Over the past decade or so, Chrysler has gone from making bland, plasticky dashboards to some of the best interior appointments in the mainstream segment. This 2015 Dodge Dart GT is no exception to this, the inside of the car is an exceptional place to be. The seats are upholstered in leather, and the dashboard and all other panels are covered in soft-touch materials. Because it’s a GT, there were red accents throughout the car, including the door grab handles and the dashboard. I was pleasantly surprised at this, considering I definitely didn’t recall the regular Dart having such nice appointments.
My particular tester had a window sticker of just under $30,000. Adding onto the GT trim level, the car had the Mopar Dual Exhaust Package, the Mopar Interior Package (manual transmission), the Sun/Sound Group, and the Technology Group. With the Uconnect 8.4” touchscreen and infotainment setup, the Dart is easy to configure and customize. The screen is exceptionally responsive and is simple to navigate through, even when browsing large playlists on external devices. With Bluetooth connectivity and iPod integration, the younger generation this car is targeted towards won’t be disappointed.
Fuel mileage is one area the Dart GT didn’t exactly excel.

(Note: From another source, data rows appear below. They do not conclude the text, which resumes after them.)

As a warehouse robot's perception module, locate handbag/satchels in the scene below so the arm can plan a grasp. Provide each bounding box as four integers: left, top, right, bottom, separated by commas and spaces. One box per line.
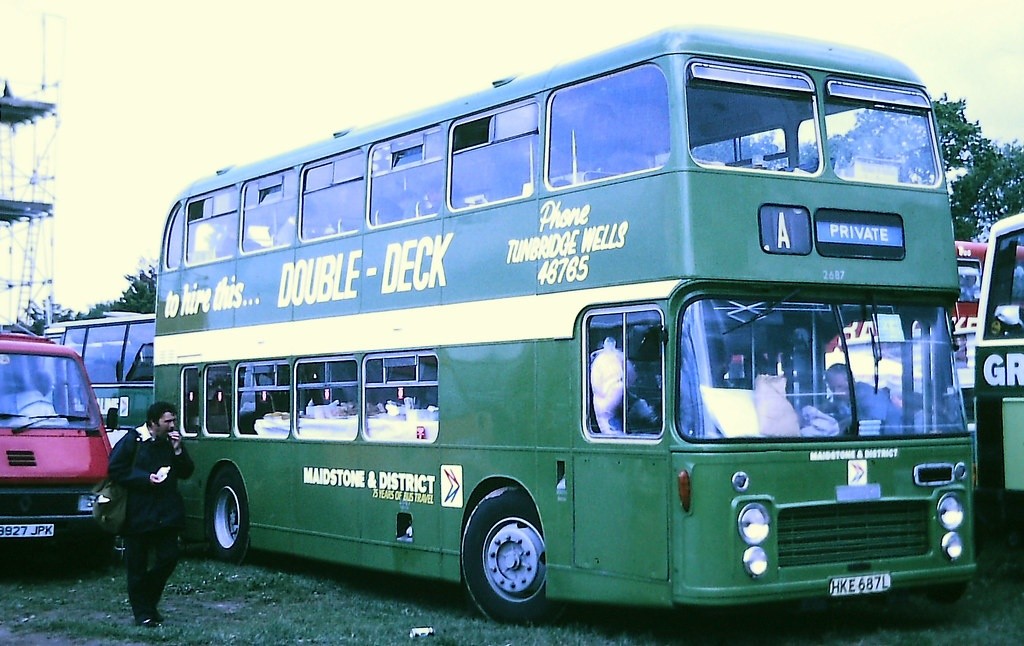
91, 477, 127, 532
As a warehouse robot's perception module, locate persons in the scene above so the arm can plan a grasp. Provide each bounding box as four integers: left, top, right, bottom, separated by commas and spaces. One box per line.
819, 363, 901, 436
107, 402, 196, 630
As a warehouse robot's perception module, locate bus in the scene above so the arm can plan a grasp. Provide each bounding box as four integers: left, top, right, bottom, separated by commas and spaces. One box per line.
0, 321, 121, 569
163, 26, 976, 631
42, 312, 158, 455
824, 241, 1024, 407
973, 210, 1024, 564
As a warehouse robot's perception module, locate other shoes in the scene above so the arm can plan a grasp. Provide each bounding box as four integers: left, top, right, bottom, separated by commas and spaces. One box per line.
142, 619, 157, 626
156, 614, 164, 622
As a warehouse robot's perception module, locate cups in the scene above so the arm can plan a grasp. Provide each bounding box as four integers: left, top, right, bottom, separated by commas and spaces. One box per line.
261, 397, 437, 423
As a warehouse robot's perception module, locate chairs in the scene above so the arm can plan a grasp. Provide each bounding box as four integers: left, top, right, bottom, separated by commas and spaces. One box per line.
1, 384, 61, 424
268, 195, 439, 248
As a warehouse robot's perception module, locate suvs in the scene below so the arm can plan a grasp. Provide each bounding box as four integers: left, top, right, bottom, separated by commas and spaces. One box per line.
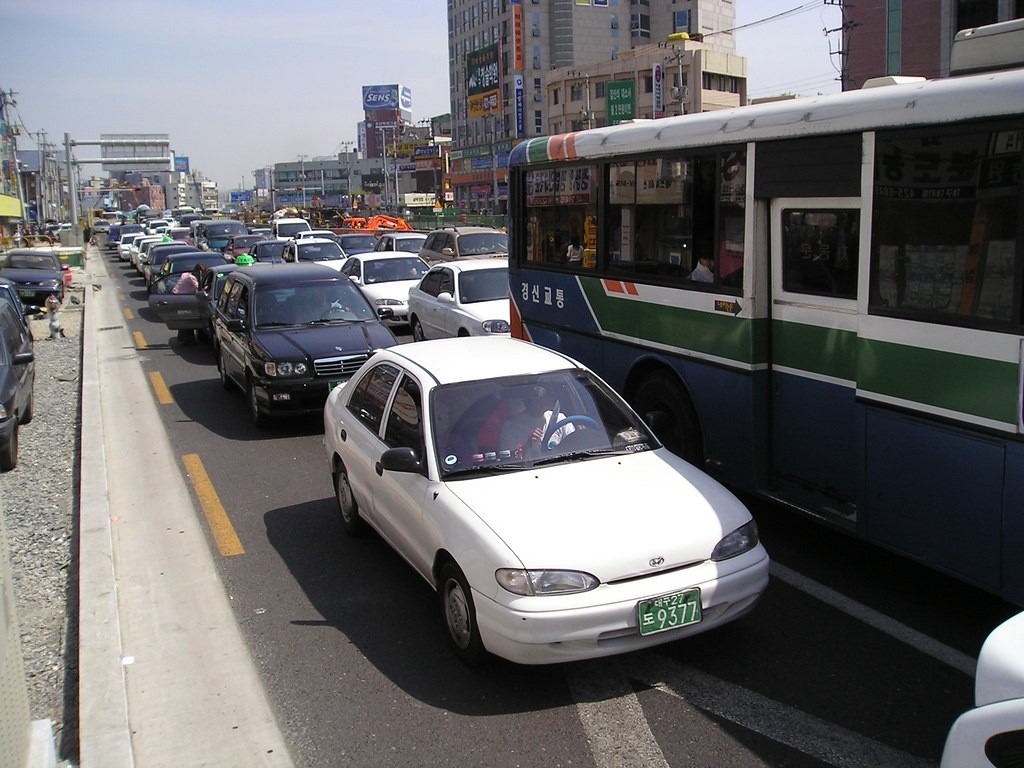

With a naturally-aspirated 2.4L 4-cylinder, I expected it to return highway fuel economy in the 7L/100km mark. Unfortunately though, with temperatures approaching -25 degrees Celsius, the car couldn’t do much better than an average of 9.8L/100km, with a heavy bias towards highway driving. This isn’t particularly poor by any means; the Audi SQ5 that was in the DoubleClutch.ca garage at the same time was reporting 14.6L/100km, but I did expect a bit better from a four-cylinder compact.
The Dodge Dart GT is an interesting vehicle, to say the least. It’s a great little sedan with a bunch of quirks that help it succeed as a punchy, affordable four-door. It boasts sharp throttle response, a fun exhaust note, and great interior appointments. On the flipside, the ride is a bit harsh even for a sporty sedan, the manual transmission could use a bit of refinement, and the driving position is a bit strange. However, this is a car that really does pack some punch, and it has a target market that can truly appreciate it. The bottom line is, this is a car that’s unique in the sense that if you own one, you can bet that a hundred of your friends probably won’t. It’s a perfectly competent four-door that would suit most young lifestyles perfectly.